Airlines think the value of a flight changes as its departure date comes closer, its seats fill up and Jupiter aligns with Mars. But variable pricing makes travelers like me insecure and aggravated about paying too much for flights. Yapta, a little Seattle-based startup, helps users track changes in flight prices so they can make better purchasing decisions (and get the refund they’re entitled to if a flight they bought becomes cheaper).

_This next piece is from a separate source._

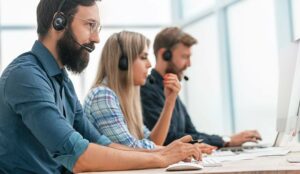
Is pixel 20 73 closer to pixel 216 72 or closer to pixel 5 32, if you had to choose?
pixel 216 72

You’d think that would tick off the airlines, and Yapta CEO Tom Romary — who previously ran marketing for Alaska Airlines (s alk) — said initially it did. But since Yapta has shown in the last three years that it brings in regular paying travelers and pushes them towards actually buying the trips they’re researching, it’s become looked upon more fondly, Romary attested. On the consumer side, Yapta says it finds price drops for 45 percent of the airfares it tracks and refunds for 15 percent of the flights customers continue to track after they purchase them, amounting to an average of $375 in alerted savings per year per Yapta member.
Microsoft (s MSFT) bought Farecast — which predicts price fluctuations rather than tracking them — for $115 million in 2008, and the startup helped define the central decision-making metaphor of Bing. Yapta is much smaller — it raised $2 million in Series B funding from Bay Partners, First Round Capital and others in 2009, bringing it to $7.7 million in total capital raised.